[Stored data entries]
———
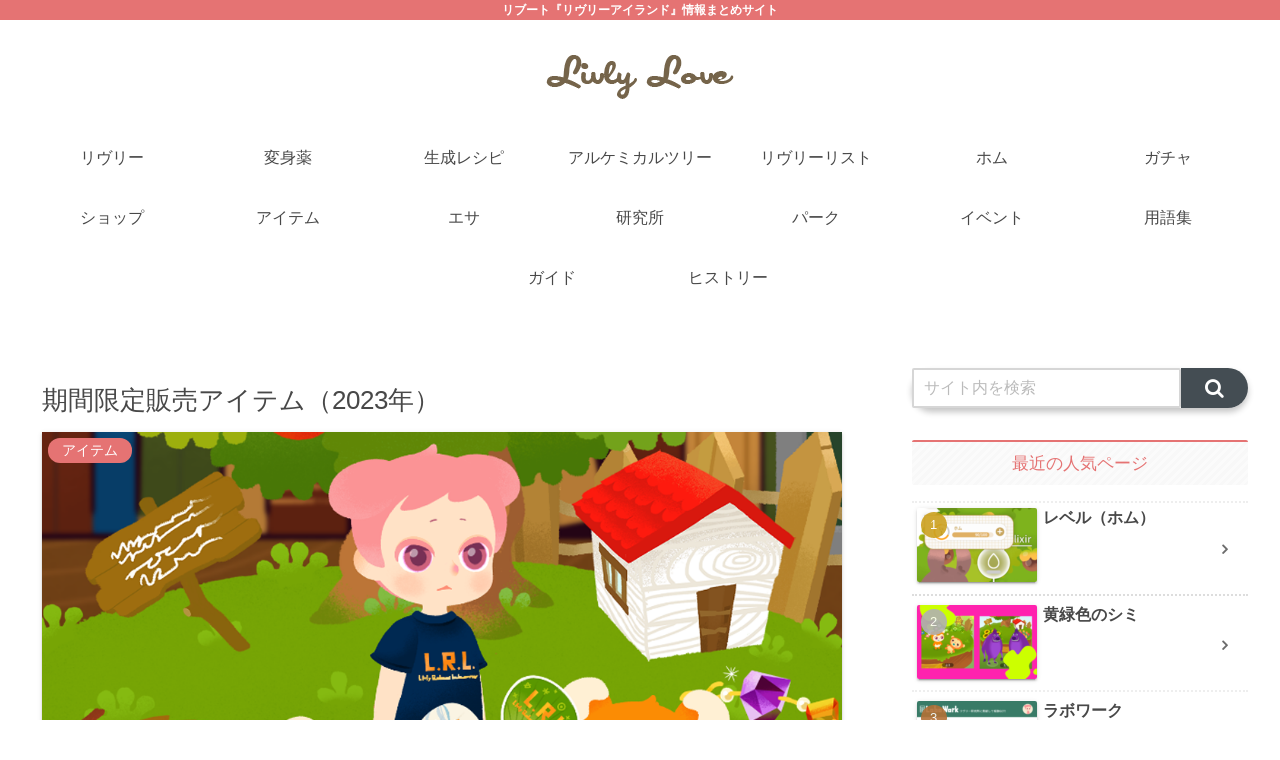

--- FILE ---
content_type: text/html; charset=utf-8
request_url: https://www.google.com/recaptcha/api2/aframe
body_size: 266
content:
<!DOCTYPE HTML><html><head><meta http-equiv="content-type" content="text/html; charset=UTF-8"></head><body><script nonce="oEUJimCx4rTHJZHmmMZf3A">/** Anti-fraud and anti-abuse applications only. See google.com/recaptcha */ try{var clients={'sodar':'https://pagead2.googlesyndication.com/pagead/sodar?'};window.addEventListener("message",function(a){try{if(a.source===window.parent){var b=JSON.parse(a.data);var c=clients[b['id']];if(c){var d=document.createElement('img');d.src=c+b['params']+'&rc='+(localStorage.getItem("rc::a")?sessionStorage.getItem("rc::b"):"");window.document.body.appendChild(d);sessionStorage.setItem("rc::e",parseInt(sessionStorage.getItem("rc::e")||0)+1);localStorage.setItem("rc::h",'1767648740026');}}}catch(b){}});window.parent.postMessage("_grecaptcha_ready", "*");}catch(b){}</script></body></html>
———
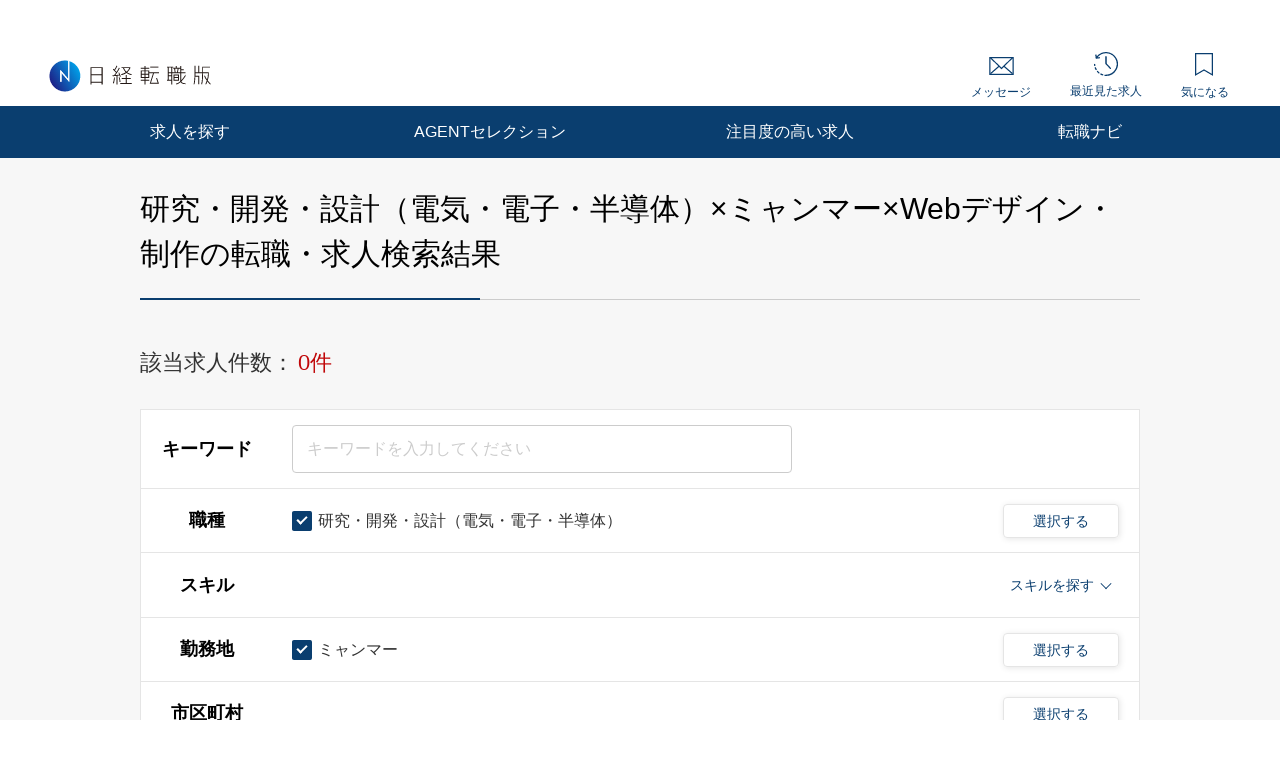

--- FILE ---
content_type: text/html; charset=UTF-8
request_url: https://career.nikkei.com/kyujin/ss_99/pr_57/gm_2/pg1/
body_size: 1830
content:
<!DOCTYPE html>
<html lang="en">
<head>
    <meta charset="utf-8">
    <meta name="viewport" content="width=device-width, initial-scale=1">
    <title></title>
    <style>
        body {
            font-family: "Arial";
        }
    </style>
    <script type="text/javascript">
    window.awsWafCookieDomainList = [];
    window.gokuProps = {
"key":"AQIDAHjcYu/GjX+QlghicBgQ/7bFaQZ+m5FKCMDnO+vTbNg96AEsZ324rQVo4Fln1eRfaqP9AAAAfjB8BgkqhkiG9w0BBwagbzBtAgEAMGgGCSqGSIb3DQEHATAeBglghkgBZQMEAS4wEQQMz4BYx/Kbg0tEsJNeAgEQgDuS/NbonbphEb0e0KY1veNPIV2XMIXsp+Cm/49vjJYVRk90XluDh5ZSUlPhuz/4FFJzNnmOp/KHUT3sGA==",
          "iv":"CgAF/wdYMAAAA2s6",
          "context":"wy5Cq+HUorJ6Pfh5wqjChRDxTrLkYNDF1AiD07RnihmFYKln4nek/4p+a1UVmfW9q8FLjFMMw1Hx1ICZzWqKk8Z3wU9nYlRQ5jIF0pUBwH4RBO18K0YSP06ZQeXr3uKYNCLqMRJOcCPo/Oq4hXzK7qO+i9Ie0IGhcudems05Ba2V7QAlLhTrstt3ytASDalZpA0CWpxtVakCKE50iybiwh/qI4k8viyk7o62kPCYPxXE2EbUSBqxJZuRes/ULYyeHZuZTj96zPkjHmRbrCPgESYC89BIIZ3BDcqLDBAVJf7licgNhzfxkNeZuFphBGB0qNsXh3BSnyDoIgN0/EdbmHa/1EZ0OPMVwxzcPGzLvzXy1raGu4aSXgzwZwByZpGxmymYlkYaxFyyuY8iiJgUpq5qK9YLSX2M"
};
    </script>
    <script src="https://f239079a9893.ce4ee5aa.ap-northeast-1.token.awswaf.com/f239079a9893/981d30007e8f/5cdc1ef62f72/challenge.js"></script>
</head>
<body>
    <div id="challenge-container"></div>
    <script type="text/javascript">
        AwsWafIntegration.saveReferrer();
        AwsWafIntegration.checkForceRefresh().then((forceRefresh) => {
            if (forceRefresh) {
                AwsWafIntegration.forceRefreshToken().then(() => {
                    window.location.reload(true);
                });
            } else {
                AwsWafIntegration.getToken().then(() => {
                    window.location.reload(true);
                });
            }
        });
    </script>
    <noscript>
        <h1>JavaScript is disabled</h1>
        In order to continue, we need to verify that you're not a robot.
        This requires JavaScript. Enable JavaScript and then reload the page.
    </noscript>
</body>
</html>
———
What you need to do: Each line of the data that contains "then" belongs in the answer.

Answer space:
        AwsWafIntegration.checkForceRefresh().then((forceRefresh) => {
                AwsWafIntegration.forceRefreshToken().then(() => {
                AwsWafIntegration.getToken().then(() => {
        This requires JavaScript. Enable JavaScript and then reload the page.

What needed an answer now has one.